Excerpt to read:
Martin D. Abeloff, MD, Chief Oncologist and Director of Johns Hopkins Kimmel Cancer Center, died September 14 of leukemia. He was 65.
An international authority on the treatment of breast cancer, Dr. Abeloff was remembered by his colleagues with great warmth, in comments noting his humility, wry sense of humor, and great devotion to his patients and students, as well as the collaborative spirit he nurtured in his long tenure at Johns Hopkins, where he spent most of his career.
“Marty was that iconic Hopkins physician, scientist, educator, leader, and good citizen rolled into one,” said Edward D. Miller, MD, Dean/CEO of Johns Hopkins Medicine. “He was there for his patients, his residents and fellows, his colleagues and at so many challenging times, the institution he graced for so long.”
“All of the Johns Hopkins Medicine family will miss his presence and his wisdom,” said Ronald R. Peterson, President of Johns Hopkins Hospital and Health System. “He was the consummate quiet man who worked tirelessly to achieve greatness in his field.”
“He was the ultimate role model,” said Stephen Baylin, MD, Professor of Oncology and Medicine and Deputy Director of the Johns Hopkins Kimmel Cancer Center. “What he didn't know, he took the time to learn. And with a combination of qualities best summarized as wisdom, he helped transform both the treatment of cancer and the way that Johns Hopkins delivers that care.
During his 15-year tenure as Cancer Center Director, Dr. Abeloff doubled the size of the center's faculty, increased research funding sixfold since 1992, and saw it consistently ranked among the nation's top three cancer centers in U.S. News & World Report surveys.

Activity 1:
Decide whether each statement agrees with the obituary of Martin D. Abeloff: (a) Dr. Abeloff was 65 years old when he died; (b) he served as Cancer Center Director for 20 years; (c) he tripled research funding after 1992. For each, answer yes or no and quote the words of the obituary that decide it.
Activity 2:
Set down, word for word, the part of the obituary of Martin D. Abeloff starting with "An international authority" and going on through "of his career.".

The data:
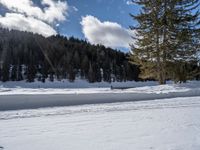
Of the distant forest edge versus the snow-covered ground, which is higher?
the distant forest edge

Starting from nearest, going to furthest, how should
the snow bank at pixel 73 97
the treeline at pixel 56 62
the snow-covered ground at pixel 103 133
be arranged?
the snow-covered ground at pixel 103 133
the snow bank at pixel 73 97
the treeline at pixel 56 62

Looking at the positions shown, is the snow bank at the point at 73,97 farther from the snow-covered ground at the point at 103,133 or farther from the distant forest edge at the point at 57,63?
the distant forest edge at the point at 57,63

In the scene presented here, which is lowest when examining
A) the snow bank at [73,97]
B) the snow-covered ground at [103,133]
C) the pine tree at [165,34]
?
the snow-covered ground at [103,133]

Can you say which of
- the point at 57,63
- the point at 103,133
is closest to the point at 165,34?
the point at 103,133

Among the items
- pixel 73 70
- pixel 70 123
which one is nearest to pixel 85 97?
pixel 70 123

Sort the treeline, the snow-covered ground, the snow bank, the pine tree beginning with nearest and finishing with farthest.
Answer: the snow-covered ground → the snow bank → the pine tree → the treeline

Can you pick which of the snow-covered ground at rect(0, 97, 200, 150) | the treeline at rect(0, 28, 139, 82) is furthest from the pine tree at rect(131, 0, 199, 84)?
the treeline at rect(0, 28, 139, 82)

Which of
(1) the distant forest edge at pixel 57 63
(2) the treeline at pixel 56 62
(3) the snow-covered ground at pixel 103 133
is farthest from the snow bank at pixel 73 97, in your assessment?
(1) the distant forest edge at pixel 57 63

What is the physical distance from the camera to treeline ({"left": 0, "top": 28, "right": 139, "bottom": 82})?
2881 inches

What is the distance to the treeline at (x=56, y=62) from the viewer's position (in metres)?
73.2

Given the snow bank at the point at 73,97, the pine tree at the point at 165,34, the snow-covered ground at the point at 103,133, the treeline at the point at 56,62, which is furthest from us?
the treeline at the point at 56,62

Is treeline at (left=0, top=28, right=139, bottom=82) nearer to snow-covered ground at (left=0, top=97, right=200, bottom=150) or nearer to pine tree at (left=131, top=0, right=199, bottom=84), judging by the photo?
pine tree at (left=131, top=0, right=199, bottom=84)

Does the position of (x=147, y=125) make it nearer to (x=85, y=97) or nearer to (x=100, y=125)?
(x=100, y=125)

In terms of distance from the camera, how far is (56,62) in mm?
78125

--

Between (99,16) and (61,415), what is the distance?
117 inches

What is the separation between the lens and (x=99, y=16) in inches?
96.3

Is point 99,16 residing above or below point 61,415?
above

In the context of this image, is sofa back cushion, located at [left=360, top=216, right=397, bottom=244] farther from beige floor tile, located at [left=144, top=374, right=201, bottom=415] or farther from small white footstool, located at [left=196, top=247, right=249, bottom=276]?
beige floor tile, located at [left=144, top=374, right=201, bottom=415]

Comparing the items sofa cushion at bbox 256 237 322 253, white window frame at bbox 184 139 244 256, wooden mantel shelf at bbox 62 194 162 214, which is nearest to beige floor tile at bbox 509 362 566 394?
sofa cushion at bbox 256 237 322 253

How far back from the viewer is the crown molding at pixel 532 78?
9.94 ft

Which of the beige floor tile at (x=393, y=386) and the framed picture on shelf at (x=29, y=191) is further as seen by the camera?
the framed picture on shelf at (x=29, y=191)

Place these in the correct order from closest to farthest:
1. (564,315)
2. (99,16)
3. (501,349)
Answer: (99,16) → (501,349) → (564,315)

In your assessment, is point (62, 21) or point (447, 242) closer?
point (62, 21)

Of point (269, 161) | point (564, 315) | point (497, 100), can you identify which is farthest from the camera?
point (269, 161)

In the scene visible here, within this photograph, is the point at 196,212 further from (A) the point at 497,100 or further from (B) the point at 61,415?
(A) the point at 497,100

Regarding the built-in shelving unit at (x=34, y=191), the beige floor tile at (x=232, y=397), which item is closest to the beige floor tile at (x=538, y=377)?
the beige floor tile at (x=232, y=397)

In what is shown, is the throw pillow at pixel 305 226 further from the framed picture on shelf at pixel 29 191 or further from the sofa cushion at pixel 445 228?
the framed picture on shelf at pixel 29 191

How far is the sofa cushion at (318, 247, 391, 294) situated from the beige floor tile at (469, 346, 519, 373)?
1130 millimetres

Problem solution 1:
(a) Yes: "He was 65."
(b) No: "During his 15-year tenure as Cancer Center Director"
(c) No: "increased research funding sixfold since 1992"

Problem solution 2:
An international authority on the treatment of breast cancer, Dr. Abeloff was remembered by his colleagues with great warmth, in comments noting his humility, wry sense of humor, and great devotion to his patients and students, as well as the collaborative spirit he nurtured in his long tenure at Johns Hopkins, where he spent most of his career.